Майор Шабрин выделялся большей обычного бледностью и флегмой, впрочем, не предвещавшей неприятелю ничего хорошего. Чем больше в заостренном лице его было от снулой щуки, тем большую резвость она выказывала потом на сковороде событий.
– Илья Ильич? – слегка удивленно повел бровью и майор, тронув в ответ козырек фуражки. – Не сидится на печи? Как вы узнали? Впрочем, все равно. Я иду на траверс, вы со мной?

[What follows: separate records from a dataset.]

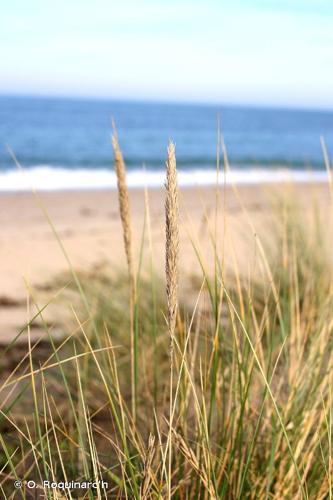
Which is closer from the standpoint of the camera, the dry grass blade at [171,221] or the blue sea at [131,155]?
the dry grass blade at [171,221]

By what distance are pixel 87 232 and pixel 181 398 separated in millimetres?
6348

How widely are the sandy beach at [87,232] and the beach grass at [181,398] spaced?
0.27 metres

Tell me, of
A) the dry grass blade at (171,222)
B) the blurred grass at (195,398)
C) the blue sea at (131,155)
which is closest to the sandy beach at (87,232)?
the blurred grass at (195,398)

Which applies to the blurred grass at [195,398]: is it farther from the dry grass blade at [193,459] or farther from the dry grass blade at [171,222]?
the dry grass blade at [171,222]

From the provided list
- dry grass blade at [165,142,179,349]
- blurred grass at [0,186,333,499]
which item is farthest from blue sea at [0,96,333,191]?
dry grass blade at [165,142,179,349]

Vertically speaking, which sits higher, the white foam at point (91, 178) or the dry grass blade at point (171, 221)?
the dry grass blade at point (171, 221)

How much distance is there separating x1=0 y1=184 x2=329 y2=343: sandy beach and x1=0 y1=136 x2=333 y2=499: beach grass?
0.27 m

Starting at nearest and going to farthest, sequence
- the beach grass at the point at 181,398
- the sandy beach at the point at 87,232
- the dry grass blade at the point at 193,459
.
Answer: the dry grass blade at the point at 193,459, the beach grass at the point at 181,398, the sandy beach at the point at 87,232

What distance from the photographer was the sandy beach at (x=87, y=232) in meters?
4.36

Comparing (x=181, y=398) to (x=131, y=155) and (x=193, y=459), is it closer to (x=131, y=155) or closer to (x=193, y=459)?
(x=193, y=459)

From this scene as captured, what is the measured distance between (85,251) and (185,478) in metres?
5.13

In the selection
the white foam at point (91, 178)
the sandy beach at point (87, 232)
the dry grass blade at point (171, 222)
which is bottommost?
the sandy beach at point (87, 232)

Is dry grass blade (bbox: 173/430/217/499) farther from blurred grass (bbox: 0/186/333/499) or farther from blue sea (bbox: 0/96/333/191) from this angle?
blue sea (bbox: 0/96/333/191)

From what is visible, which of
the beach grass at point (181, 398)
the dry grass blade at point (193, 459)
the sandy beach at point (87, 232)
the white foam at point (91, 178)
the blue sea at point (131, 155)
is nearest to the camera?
the dry grass blade at point (193, 459)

– Конечно. Мои, я видел, в порядке и рвутся в бой, – кивнул штабс-капитан через плечо на своих гренадер, больше напоминавших сутолокой пасхальный крестный ход, запнувшийся вдруг в дверях собора.
– Их не минует, – хмыкнул майор, застегивая ремешок простой суконной фуражки, – …чаша сия. Останьтесь с людьми, господин подпрапорщик…
[59] – попросил он барона. – И, пожалуй, распорядитесь примкнуть штыки и получить у батюшки благословение.